▸ **Objective**: Copy the material below in full, swapping every "woman's hand" for "person's hand" and leaving everything else unchanged.

[Data listing]

>>

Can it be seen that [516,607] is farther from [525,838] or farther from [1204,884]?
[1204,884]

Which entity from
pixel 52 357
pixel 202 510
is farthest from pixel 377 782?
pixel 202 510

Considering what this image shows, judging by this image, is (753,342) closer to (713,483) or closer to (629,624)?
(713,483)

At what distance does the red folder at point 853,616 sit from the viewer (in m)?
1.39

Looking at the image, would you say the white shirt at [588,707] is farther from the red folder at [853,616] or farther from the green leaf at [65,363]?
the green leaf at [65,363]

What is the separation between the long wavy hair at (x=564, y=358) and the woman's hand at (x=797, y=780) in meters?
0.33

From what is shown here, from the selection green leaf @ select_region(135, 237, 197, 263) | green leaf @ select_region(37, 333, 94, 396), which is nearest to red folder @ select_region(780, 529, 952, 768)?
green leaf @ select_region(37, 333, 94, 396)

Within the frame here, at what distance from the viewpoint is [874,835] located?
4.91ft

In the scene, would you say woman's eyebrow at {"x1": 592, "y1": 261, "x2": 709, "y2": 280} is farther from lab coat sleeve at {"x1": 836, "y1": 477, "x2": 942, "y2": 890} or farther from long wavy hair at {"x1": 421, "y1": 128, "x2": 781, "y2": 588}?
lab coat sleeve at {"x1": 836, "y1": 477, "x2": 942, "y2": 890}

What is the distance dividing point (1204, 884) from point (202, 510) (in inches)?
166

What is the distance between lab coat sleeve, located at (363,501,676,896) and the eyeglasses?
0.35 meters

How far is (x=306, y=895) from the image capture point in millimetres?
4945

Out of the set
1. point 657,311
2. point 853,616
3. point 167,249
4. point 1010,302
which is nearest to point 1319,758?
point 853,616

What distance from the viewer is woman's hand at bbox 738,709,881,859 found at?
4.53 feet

<<

▸ **Finished answer**:
Can it be seen that [516,607] is farther from [525,838] or farther from [1204,884]?
[1204,884]

Which entity from
pixel 52 357
pixel 202 510
is farthest from pixel 377 782?
pixel 202 510

Considering what this image shows, judging by this image, is (753,342) closer to (713,483) or closer to (629,624)?
(713,483)

At what distance does the red folder at point 853,616 sit from the viewer (in m)?
1.39

Looking at the image, would you say the white shirt at [588,707] is farther from the red folder at [853,616] or farther from the green leaf at [65,363]?
the green leaf at [65,363]

What is the separation between the long wavy hair at (x=564, y=358) and the person's hand at (x=797, y=780) in meters?
0.33

From what is shown here, from the selection green leaf @ select_region(135, 237, 197, 263) | green leaf @ select_region(37, 333, 94, 396), which is nearest to red folder @ select_region(780, 529, 952, 768)?
green leaf @ select_region(37, 333, 94, 396)

Within the frame here, at what distance from the viewpoint is [874,835] located?
4.91ft

In the scene, would you say woman's eyebrow at {"x1": 592, "y1": 261, "x2": 709, "y2": 280} is farther from lab coat sleeve at {"x1": 836, "y1": 477, "x2": 942, "y2": 890} or farther from long wavy hair at {"x1": 421, "y1": 128, "x2": 781, "y2": 588}?
lab coat sleeve at {"x1": 836, "y1": 477, "x2": 942, "y2": 890}

What is the distance dividing point (1204, 884) from point (202, 510) (in inches)?
166

What is the distance between lab coat sleeve, located at (363,501,676,896) and the eyeglasses?
0.35 meters

How far is (x=306, y=895) from the image capture point in millimetres?
4945

Out of the set
1. point 657,311
2. point 853,616
3. point 167,249
4. point 1010,302
which is nearest to point 1319,758?
point 853,616

What distance from the viewer is person's hand at bbox 738,709,881,859 found at?
4.53 feet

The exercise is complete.